> **Try it**
Repeat the records below verbatim, and do not copy their pictures.

> **Available data**

_ _ _ _ _

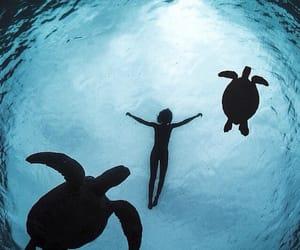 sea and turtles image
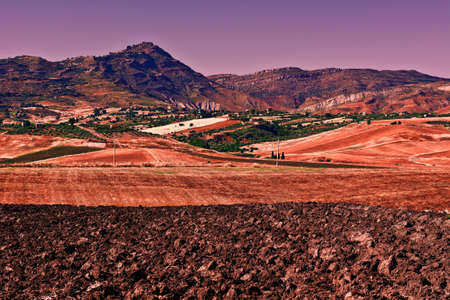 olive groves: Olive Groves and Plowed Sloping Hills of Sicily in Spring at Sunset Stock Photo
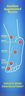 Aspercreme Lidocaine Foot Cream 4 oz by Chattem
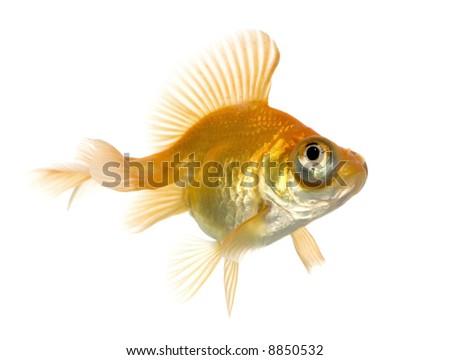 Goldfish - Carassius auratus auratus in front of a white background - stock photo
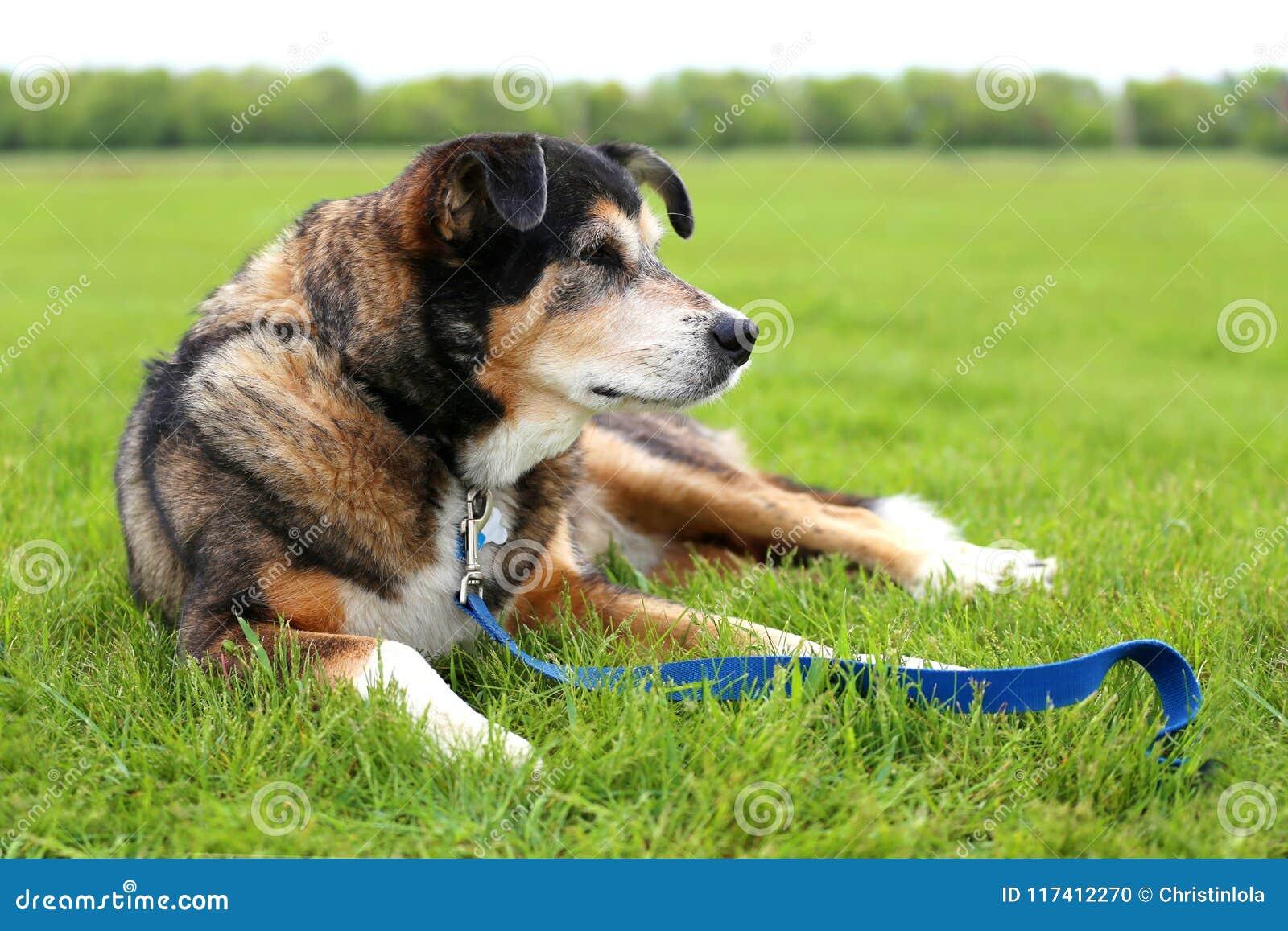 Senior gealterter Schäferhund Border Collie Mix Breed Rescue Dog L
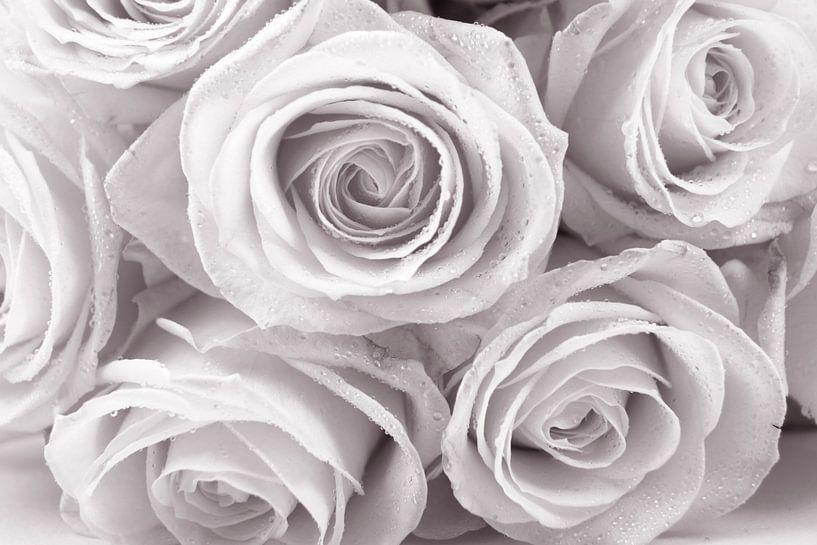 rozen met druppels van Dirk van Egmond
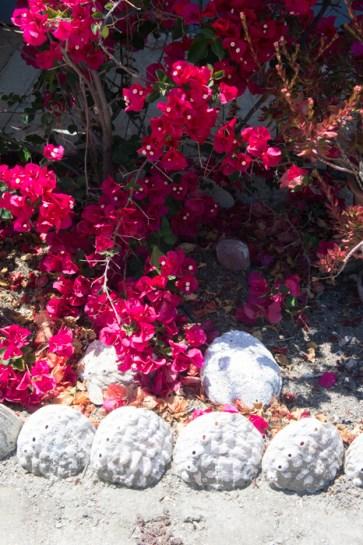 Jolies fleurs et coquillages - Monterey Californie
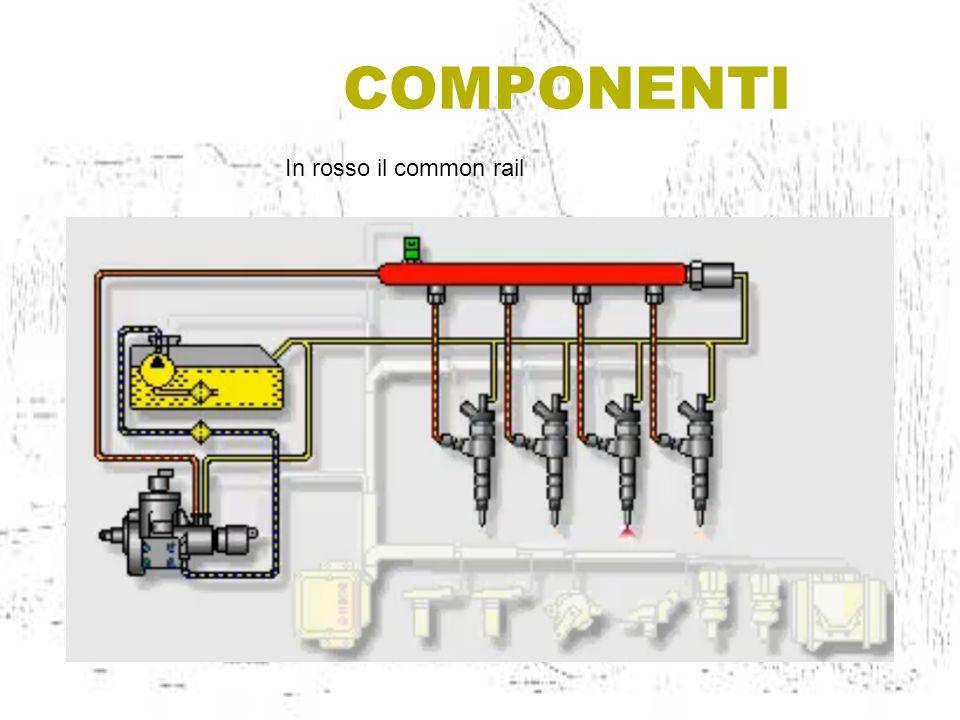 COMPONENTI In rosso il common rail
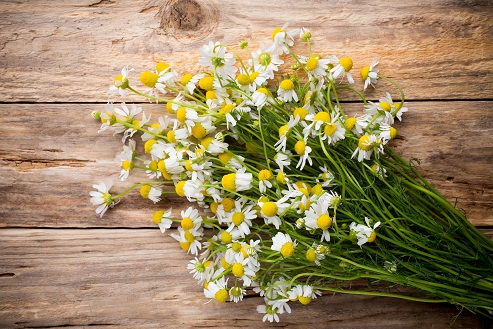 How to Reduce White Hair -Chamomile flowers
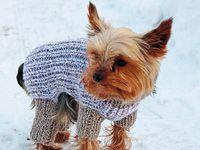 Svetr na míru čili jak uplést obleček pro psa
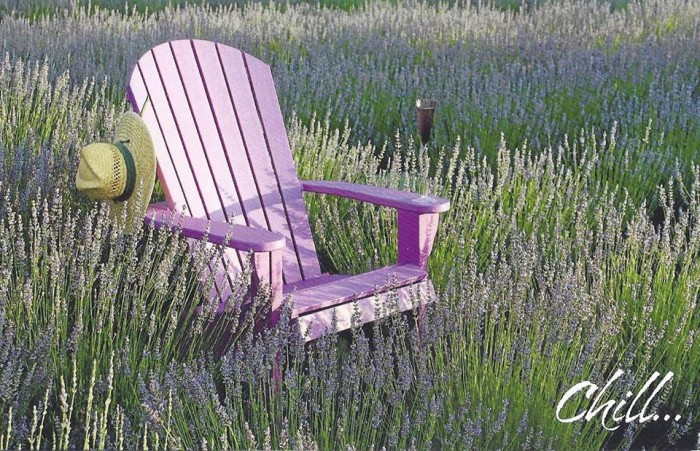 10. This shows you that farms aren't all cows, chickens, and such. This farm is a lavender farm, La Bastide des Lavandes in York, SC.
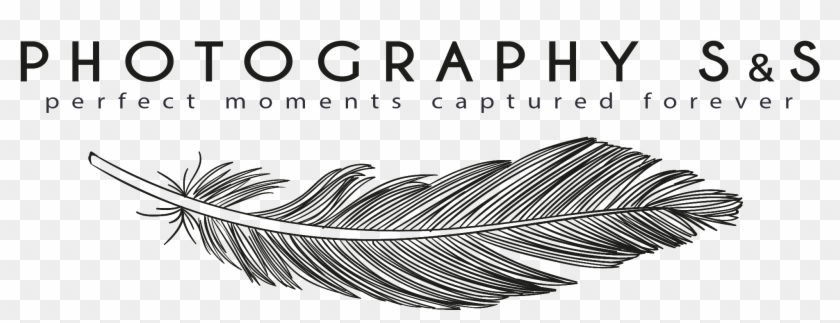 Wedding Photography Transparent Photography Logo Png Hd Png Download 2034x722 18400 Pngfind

_ _ _ _ _

> **Worked solution**
 sea and turtles image
 olive groves: Olive Groves and Plowed Sloping Hills of Sicily in Spring at Sunset Stock Photo
 Aspercreme Lidocaine Foot Cream 4 oz by Chattem
 Goldfish - Carassius auratus auratus in front of a white background - stock photo
 Senior gealterter Schäferhund Border Collie Mix Breed Rescue Dog L
 rozen met druppels van Dirk van Egmond
 Jolies fleurs et coquillages - Monterey Californie
 COMPONENTI In rosso il common rail
 How to Reduce White Hair -Chamomile flowers
 Svetr na míru čili jak uplést obleček pro psa
 10. This shows you that farms aren't all cows, chickens, and such. This farm is a lavender farm, La Bastide des Lavandes in York, SC.
 Wedding Photography Transparent Photography Logo Png Hd Png Download 2034x722 18400 Pngfind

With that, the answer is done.